[Tutorial] Prevent SQL Injection!
So, a few days ago I asked about how to prevent mysql injection. Someone suggested me to use only a mysql_real_escape_string
but that's not enough because someone can use shit like ORDER BY
and others that I will not tell you here. I found that replacing bad characters with nothing in my scripts will make it impossible for someone to perform an injection.
$post = mysql_real_escape_string($_GET['post']); $post = preg_replace('/[a-zA-Z _()-.,@]/', '', $post); $posts = mysql_query("SELECT * FROM posts WHERE id=$post");
what that does is in
line 1: replace characters like ' with \'
line 2: replace bad characters and letters (i only use numbers) with space. if you use letters too just erase the "a-zA-Z"

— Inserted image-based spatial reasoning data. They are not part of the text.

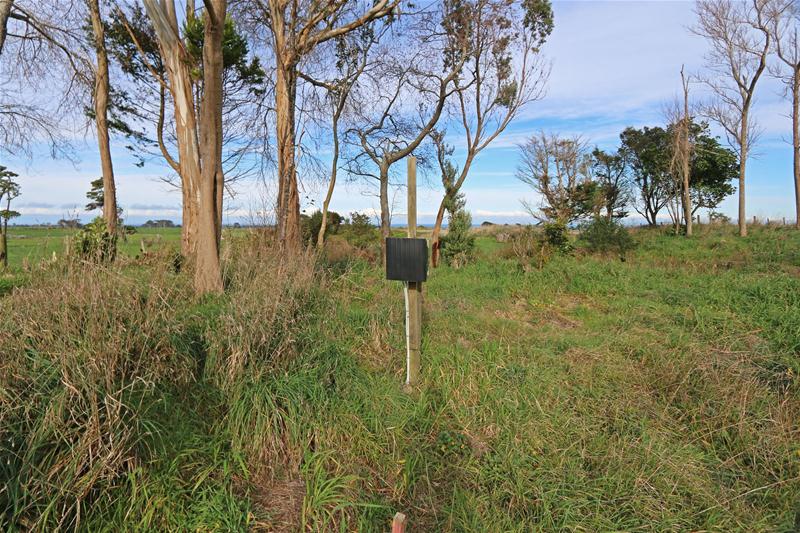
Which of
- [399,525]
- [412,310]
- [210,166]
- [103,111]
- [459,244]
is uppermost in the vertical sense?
[103,111]

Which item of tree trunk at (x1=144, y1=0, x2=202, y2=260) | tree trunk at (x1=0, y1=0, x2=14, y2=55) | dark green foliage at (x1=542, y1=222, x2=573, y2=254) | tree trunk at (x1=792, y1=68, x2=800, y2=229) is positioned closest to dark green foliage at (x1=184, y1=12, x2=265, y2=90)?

line 3: make a safe query.
Comments
It appears that you're still using data directly in your query. Do NOT attempt to self-sanitize your queries. Sanitizing input is to clean up data, not create/increase security. There will be criteria that you will not anticipate (people are crafty), meanwhile, you will think that you're secure.
http://www.slideshare.net/billkarwin/sql-injection-myths-and-fallacies
http://stackoverflow.com/questions/129677/whats-the-best-method-for-sanitizing-user-input-with-php
http://bobby-tables.com/ - Paragraph titled "How to avoid Bobby Tables"
@Damian sorry but my native language isn't english. could you explain that?
Your doing it a crazy way. just cast it to an int. for strings use thwarting proper quotes then mysql escape which will work. using or and stuff can't work then. Php devs are much more experienced than you use their tools don't make your own
If you're only using numbers, you can just use $post = intval($_GET['post']); ...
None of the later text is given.